■ **Directions**
Identify each line in the data below that contains the word "farthest", and copy every such line.
---------- Provided records ----------
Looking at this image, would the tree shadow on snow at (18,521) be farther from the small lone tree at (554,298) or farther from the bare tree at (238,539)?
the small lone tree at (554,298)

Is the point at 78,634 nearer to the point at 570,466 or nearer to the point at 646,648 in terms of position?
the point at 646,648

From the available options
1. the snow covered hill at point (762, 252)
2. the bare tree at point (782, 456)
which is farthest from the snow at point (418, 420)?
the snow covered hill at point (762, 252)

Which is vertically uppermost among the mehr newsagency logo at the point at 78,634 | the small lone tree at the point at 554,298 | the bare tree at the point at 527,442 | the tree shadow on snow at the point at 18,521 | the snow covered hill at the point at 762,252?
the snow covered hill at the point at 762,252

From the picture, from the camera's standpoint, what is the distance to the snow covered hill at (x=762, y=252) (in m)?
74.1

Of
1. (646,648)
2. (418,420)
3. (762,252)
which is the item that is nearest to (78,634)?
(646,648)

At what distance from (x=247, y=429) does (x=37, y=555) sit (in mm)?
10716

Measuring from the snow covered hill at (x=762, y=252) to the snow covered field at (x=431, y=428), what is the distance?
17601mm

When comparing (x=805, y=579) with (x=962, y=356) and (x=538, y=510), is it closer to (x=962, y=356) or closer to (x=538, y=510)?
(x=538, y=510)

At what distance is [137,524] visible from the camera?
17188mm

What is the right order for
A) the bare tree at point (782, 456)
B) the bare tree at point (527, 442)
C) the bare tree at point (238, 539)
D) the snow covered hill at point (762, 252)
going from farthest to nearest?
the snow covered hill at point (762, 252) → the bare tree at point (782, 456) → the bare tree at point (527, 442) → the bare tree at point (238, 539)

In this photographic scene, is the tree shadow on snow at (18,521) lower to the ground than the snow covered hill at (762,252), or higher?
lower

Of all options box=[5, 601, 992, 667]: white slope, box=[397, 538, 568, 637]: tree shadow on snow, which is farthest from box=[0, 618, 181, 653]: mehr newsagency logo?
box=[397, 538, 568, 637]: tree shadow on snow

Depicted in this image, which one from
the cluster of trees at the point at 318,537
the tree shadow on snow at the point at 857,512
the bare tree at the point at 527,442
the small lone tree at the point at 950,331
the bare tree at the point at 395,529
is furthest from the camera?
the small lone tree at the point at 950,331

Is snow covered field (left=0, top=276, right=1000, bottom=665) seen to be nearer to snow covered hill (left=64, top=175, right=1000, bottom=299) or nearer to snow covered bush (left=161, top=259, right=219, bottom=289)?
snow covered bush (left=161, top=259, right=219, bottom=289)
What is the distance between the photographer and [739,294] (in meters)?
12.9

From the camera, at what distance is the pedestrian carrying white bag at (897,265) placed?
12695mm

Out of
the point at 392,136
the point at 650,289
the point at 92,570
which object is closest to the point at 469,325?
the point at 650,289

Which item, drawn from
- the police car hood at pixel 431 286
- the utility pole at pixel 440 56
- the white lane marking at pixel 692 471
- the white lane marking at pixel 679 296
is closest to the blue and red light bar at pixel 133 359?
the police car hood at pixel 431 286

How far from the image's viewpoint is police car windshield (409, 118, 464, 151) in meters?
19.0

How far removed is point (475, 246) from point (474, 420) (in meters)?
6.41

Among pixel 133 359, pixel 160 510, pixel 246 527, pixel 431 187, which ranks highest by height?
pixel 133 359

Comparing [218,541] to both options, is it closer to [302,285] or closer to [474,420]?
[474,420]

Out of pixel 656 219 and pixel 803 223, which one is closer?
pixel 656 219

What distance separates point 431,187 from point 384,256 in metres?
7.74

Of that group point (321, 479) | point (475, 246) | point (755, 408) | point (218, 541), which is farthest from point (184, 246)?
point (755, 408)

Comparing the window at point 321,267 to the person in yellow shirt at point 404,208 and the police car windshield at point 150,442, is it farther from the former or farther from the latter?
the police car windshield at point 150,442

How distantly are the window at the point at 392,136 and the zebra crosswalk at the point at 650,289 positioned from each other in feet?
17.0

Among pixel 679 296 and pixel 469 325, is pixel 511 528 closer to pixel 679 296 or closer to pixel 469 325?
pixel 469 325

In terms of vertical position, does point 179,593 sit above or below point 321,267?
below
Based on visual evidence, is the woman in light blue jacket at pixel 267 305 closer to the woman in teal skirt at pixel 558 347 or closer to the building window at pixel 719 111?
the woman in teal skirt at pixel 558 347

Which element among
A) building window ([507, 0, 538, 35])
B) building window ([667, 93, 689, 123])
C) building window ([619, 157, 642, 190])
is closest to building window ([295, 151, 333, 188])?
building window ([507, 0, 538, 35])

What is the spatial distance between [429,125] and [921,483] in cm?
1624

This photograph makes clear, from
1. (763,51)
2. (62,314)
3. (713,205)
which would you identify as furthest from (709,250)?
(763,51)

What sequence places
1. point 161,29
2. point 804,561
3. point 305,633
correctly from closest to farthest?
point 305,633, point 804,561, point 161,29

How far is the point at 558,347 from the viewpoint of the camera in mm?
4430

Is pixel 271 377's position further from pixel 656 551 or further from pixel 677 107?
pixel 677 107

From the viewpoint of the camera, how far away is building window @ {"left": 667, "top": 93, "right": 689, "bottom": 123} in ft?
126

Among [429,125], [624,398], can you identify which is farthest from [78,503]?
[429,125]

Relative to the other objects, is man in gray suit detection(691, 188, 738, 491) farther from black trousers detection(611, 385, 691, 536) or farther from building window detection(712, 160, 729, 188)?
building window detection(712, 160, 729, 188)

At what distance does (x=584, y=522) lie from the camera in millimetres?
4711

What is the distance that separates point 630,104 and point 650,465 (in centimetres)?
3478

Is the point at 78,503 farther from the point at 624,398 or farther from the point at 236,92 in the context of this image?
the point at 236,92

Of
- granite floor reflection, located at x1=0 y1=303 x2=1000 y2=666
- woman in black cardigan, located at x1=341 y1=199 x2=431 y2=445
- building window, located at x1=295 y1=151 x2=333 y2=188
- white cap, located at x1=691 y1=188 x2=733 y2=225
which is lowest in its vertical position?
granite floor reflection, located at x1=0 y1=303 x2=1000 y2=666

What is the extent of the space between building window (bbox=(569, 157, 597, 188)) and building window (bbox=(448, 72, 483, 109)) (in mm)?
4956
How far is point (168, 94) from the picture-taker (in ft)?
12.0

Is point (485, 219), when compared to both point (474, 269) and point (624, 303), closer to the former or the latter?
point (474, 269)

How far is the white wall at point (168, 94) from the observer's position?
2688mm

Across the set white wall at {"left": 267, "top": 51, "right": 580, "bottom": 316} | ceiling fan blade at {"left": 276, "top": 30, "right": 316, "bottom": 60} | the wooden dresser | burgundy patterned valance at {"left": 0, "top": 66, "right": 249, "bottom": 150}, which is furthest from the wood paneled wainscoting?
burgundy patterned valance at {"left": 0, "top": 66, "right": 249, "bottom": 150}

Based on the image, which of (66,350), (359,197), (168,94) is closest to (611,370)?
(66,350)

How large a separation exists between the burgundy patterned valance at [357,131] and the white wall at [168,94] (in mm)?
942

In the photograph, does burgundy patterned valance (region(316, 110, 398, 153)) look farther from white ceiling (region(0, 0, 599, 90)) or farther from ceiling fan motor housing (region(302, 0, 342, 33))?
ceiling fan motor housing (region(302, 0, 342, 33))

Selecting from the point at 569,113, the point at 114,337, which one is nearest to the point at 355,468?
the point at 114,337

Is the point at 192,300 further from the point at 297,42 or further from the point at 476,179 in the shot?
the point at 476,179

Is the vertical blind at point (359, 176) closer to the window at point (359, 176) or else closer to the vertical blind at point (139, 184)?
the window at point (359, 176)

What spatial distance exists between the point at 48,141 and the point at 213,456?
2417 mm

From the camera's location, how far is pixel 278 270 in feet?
----------
■ **Written reply**
which is farthest from the snow at point (418, 420)?
going from farthest to nearest?
Of all options box=[5, 601, 992, 667]: white slope, box=[397, 538, 568, 637]: tree shadow on snow, which is farthest from box=[0, 618, 181, 653]: mehr newsagency logo?
Of that group point (321, 479) | point (475, 246) | point (755, 408) | point (218, 541), which is farthest from point (184, 246)?
correctly from closest to farthest?
Among [429,125], [624,398], can you identify which is farthest from [78,503]?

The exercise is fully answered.